# Data rows start
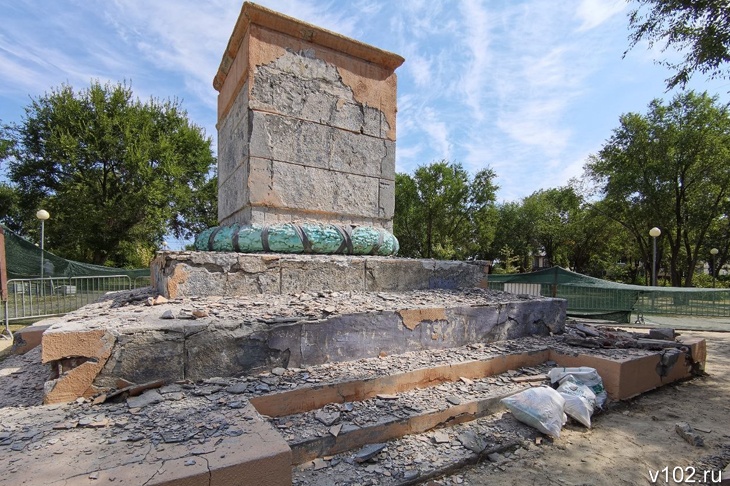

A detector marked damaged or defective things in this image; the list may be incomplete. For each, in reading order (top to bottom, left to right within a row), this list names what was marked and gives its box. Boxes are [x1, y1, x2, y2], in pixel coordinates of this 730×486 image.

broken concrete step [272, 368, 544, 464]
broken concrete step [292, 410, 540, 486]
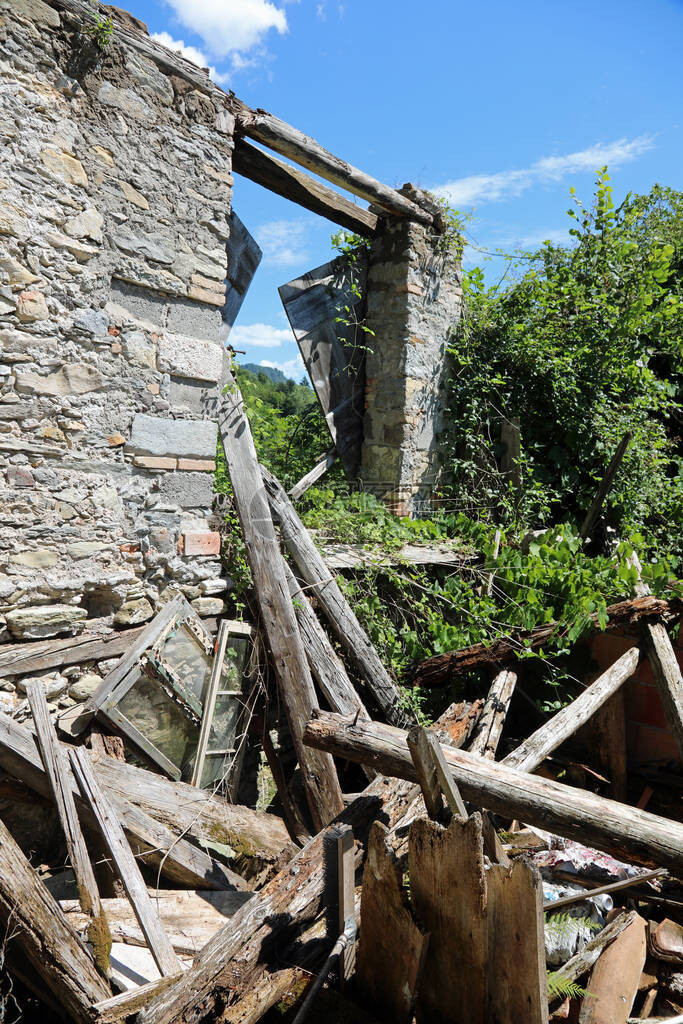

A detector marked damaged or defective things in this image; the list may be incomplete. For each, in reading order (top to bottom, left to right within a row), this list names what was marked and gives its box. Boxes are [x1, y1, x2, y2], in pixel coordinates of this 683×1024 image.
# Data rows end
# Data rows start
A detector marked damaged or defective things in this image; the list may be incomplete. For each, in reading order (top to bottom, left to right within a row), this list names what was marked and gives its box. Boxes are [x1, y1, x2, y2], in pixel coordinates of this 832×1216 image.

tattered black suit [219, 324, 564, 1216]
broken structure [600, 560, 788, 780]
# Data rows end
Exercise directions
Render the lines from the one containing "this 730×486 image." through the one containing "broken concrete step [292, 410, 540, 486]" as a Markdown table with the columns No. and Text. Put the row number in No. and the line in Text, and leave out blank lines.

Finished answer
| No. | Text |
|---|---|
| 1 | A detector marked damaged or defective things in this image; the list may be incomplete. For each, in reading order (top to bottom, left to right within a row), this list names what was marked and gives its box. Boxes are [x1, y1, x2, y2], in pixel coordinates of this 730×486 image. |
| 2 | broken concrete step [272, 368, 544, 464] |
| 3 | broken concrete step [292, 410, 540, 486] |